Internal exposure to pollutants and body size in Flemish adolescents and adults: associations and dose-response relationships.

Department of Endocrinology, Ghent University Hospital, Ghent, Belgium.
Environment international (Impact Factor: 5.66). 02/2010; 36(4):330-7. DOI: 10.1016/j.envint.2010.01.005
Source: PubMed

ABSTRACT Flanders is densely populated with much industry and intensive farming. Body size of 14- to 15-year old adolescents and of adults aged 50-65 was studied in relation to internal exposure to pollutants. 1679 adolescents (887 boys and 792 girls), 775 men and 808 women were selected as a random sample of the population. Concentrations of pollutants in blood or urine were measured in accordance with quality control/quality assurance procedures. Self-assessment questionnaires provided information on personal and life-style factors. Height and weight of subjects were measured. Confounding factors and significant covariates were taken into account. For boys and girls, height and body mass index (BMI) showed a negative association with urinary concentration of cadmium and BMI also with serum concentration of hexachlorobenzene (HCB) and with the sum of serum concentrations of polychlorinated biphenyls (PCBs) 138, 153, and 180 (marker PCBs), whereas BMI showed a positive association with serum concentration of PCB 118. For boys, height showed a negative association with urinary concentration of 1-hydroxypyrene (1-OHP) and positive associations with serum concentrations of HCB and PCB 118. For adults no significant associations between internal exposure and height were observed. For men, BMI showed negative associations with urinary cadmium concentration and with serum levels of marker PCBs and positive associations with serum levels of HCB, p,p'-dichlorodiphenyldichloroethylene (p,p'-DDE), PCB 118 and the dioxin fraction of dioxin-like activity.
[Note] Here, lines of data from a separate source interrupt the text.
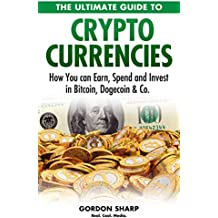 The Ultimate Guide to Crypto Currencies - How You can Earn, Spend and Invest in Bitcoin, Dogecoin & Co.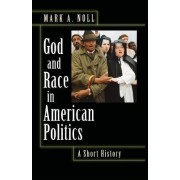 God and Race in American Politics by Mark A. Noll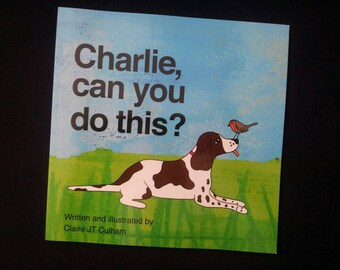 Charlie, can you do this? Childrens short story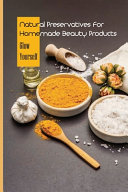 Natural Preservatives For Homemade Beauty Products -glow Yourself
For women, BMI showed a negative association with urinary cadmium concentration, with blood lead concentration and with the concentration of marker PCBs in serum, and a positive association with serum concentrations of HCB, p,p'-DDE and PCB 118. Associations between biological effects and internal exposures were, in terms of the regression coefficient, often stronger at exposures below the median. Environmental exposures to pollutants resulting in "normal" levels of internal exposure were associated with quite substantial differences in body mass index.